Given records:

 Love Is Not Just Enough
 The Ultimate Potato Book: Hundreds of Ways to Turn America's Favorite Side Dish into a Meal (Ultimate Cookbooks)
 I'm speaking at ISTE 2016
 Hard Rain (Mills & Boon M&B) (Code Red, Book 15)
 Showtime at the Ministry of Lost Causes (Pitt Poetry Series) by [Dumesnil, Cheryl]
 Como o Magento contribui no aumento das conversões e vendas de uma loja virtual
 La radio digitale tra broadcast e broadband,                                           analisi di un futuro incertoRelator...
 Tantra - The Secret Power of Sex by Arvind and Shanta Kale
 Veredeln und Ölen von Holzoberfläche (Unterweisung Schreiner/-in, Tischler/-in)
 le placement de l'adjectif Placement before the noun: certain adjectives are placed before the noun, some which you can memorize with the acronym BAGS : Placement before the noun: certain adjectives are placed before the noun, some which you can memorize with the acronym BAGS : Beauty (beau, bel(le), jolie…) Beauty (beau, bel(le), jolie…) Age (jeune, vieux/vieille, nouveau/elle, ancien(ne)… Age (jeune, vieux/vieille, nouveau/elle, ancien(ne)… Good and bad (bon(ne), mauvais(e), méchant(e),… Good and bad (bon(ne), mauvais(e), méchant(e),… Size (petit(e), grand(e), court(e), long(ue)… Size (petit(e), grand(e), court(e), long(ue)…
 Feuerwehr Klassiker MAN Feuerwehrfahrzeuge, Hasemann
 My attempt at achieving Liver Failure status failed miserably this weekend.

...

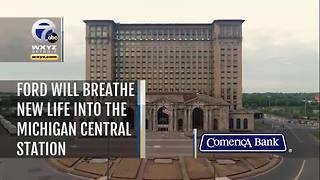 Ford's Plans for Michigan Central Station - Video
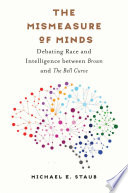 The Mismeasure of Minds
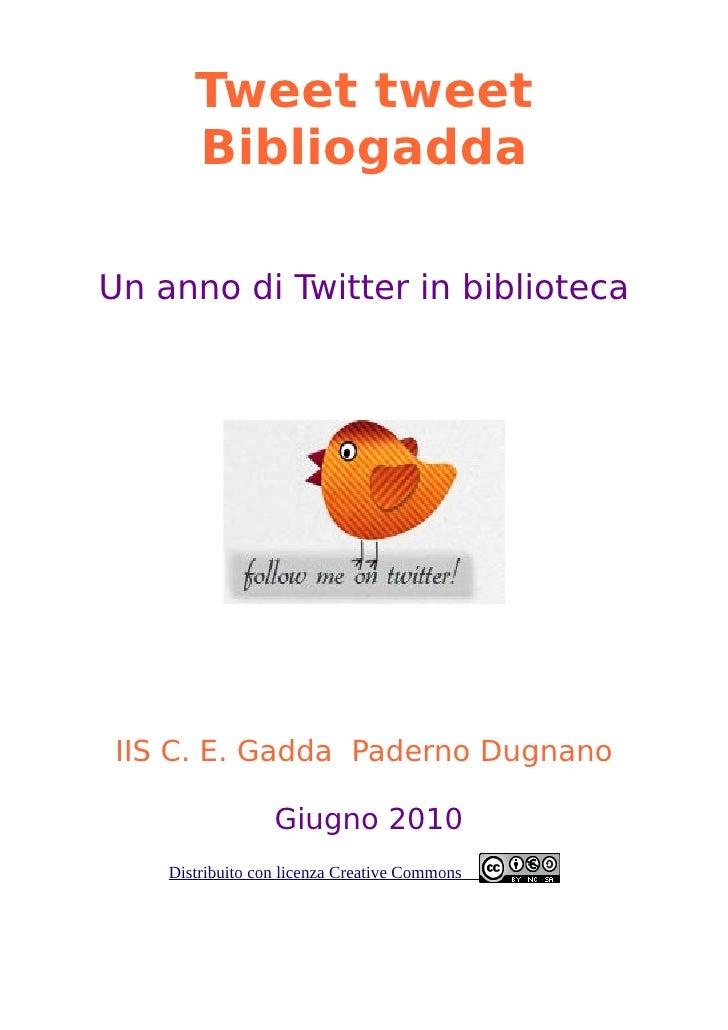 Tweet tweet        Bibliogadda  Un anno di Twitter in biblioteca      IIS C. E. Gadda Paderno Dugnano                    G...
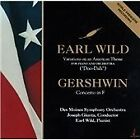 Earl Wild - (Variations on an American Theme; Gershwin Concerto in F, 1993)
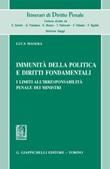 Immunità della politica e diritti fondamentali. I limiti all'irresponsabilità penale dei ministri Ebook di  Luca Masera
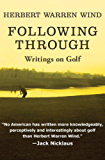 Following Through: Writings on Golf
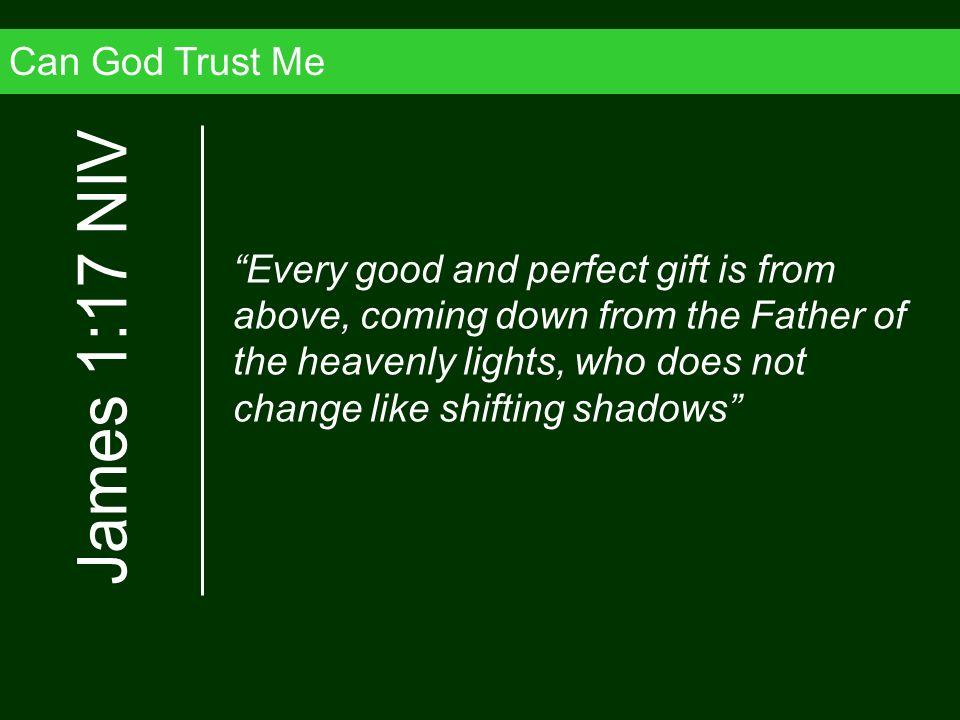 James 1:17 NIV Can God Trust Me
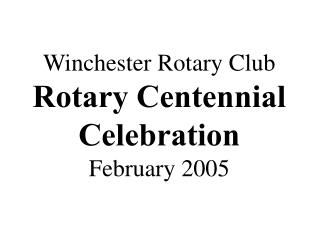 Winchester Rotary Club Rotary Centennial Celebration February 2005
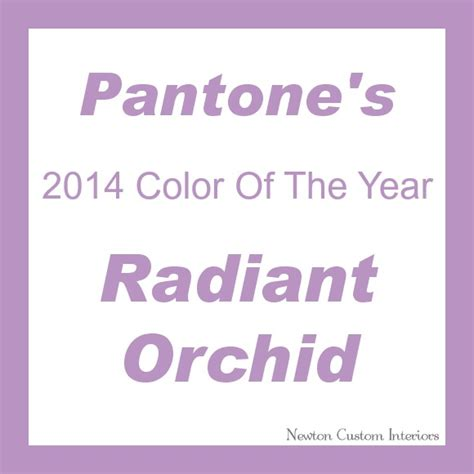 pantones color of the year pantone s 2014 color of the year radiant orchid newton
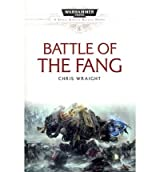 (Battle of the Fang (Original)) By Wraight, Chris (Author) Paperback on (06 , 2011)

Work task: Precisely the lines between those holding "Como o Magento" and "Veredeln und Ölen", inclusive, are to be reproduced from the listing above, with nothing added.

Result of this exercise:
 Como o Magento contribui no aumento das conversões e vendas de uma loja virtual
 La radio digitale tra broadcast e broadband,                                           analisi di un futuro incertoRelator...
 Tantra - The Secret Power of Sex by Arvind and Shanta Kale
 Veredeln und Ölen von Holzoberfläche (Unterweisung Schreiner/-in, Tischler/-in)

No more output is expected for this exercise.